Curieuse infatigable

Les apprentissages, nombreux, qui ont nourri Trisha Brown, né à Aberdeen (État de Washington), expliquent les multiples éclats qui émaillent sa signature gestuelle. Ils soulignent aussi le travail rigoureux et quotidien de la danse comme art d’exigence mais aussi la curiosité gourmande de la chorégraphe. Dès l’enfance, Trisha Brown a fait corps de tout. La « rubber girl », comme elle se présentait elle-même lorsqu’elle évoquait ses débuts, est passée par la danse classique, les claquettes et l’acrobatie. Un peu plus tard, elle poursuit ses études au Mills College, en Californie, et y approfondit ses pratiques. Sur la côte Ouest, elle rallie la cause de la pionnière Anna Halprin (née en 1920), figure de la post modern dance américaine et de la performance dès le début des années 50. Elle expérimente à ses côtés la notion de « task » (tâche) en passant des heures à balayer. Au risque d’envoyer tout balader pour atterrir à New York.

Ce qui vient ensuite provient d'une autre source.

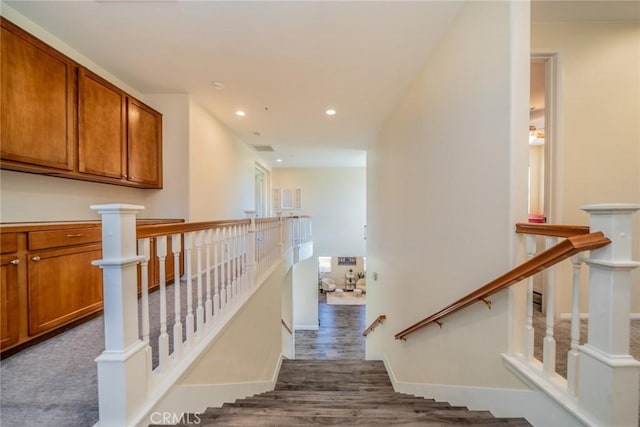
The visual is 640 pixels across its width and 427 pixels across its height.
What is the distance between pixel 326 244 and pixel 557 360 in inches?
298

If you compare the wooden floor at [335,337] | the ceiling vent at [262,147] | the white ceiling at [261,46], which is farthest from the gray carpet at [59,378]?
the wooden floor at [335,337]

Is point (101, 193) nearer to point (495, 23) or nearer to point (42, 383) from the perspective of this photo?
point (42, 383)

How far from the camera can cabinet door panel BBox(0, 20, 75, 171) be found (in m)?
1.77

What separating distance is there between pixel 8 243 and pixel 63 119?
3.58ft

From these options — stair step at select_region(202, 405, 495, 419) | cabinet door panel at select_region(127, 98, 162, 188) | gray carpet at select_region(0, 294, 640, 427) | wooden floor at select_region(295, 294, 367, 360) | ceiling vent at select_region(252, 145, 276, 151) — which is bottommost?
wooden floor at select_region(295, 294, 367, 360)

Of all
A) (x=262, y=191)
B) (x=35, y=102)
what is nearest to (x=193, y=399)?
(x=35, y=102)

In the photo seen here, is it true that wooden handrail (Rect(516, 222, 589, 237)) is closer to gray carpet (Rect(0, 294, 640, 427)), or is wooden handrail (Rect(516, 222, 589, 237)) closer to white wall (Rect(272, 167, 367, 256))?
gray carpet (Rect(0, 294, 640, 427))

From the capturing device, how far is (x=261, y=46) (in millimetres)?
2346

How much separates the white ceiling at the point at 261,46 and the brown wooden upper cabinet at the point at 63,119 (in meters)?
0.31

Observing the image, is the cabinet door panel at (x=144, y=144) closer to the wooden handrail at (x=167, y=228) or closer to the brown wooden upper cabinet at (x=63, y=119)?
the brown wooden upper cabinet at (x=63, y=119)

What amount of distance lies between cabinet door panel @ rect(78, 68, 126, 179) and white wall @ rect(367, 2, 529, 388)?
3.11 meters

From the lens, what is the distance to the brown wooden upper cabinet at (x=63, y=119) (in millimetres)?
1803

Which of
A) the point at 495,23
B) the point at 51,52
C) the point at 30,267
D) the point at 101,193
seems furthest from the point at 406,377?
the point at 51,52

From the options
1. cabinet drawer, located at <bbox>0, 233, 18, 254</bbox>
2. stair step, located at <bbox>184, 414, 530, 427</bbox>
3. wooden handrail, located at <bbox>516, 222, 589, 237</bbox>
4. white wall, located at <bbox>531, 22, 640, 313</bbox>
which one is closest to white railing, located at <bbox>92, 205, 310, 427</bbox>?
stair step, located at <bbox>184, 414, 530, 427</bbox>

La voilà en 1961 auprès du maître de l’abstraction Merce Cunningham (1919-2009) et du compositeur John Cage (1912-1992), avant d’opter pour le camp contestataire du Judson Dance Theater, avec Simone Forti, Yvonne Rainer, Steve Paxton, Lucinda Childs… Avec eux, elle remet en cause les codes de la représentation, parie sur l’expérimentation tous azimuts, l’invention de soi et les gestes quotidiens. Le « No Manifesto » d’Yvonne Rainer pose dès 1965 le cahier des charges critique de cette bande « d’aventuriers de la forme », selon la formule de Mikhaïl Barychnikov, qui leur consacra le spectacle PASTForward en 2000.
« Non au spectacle, non à la virtuosité, non aux transformations et à la magie et au faire croire que, non au glamour et à la transcendance de l’image de la star, non à l’héroïsme… ».
Ce rejet, accompagné d’un retour aux fondamentaux du corps et du mouvement, que la « non danse » française va remettre au goût du jour dans les années 90, bouleverse la donne spectaculaire. En 1962, dans Trillium, Trisha Brown joue sur les trois positions « debout, assise et allongée ».


Refus de l’académisme

Vite, Trisha Brown prend les rênes de sa destinée. Elle fonde sa compagnie en 1970, à New York. Elle persiste dans une veine performative qui va devenir le socle de son travail en créant d’abord in situ. En 1971, Roof Piece, posé comme une soucoupe volante sur les toits de son quartier de Soho, joue sur la profondeur de l’espace en tissant des liens chorégraphiques magiques entre des danseurs. Très émouvant, en 2015, de voir réapparaître à l’enseigne du Centre national de la danse à Pantin, dans le cadre de l’opération Revue, autour de la mémoire de la danse et de la transmission, cette pièce sidérante, orchestration d’un jeu de relais gestuel entre des interprètes postés à distance sur différents endroits des toits.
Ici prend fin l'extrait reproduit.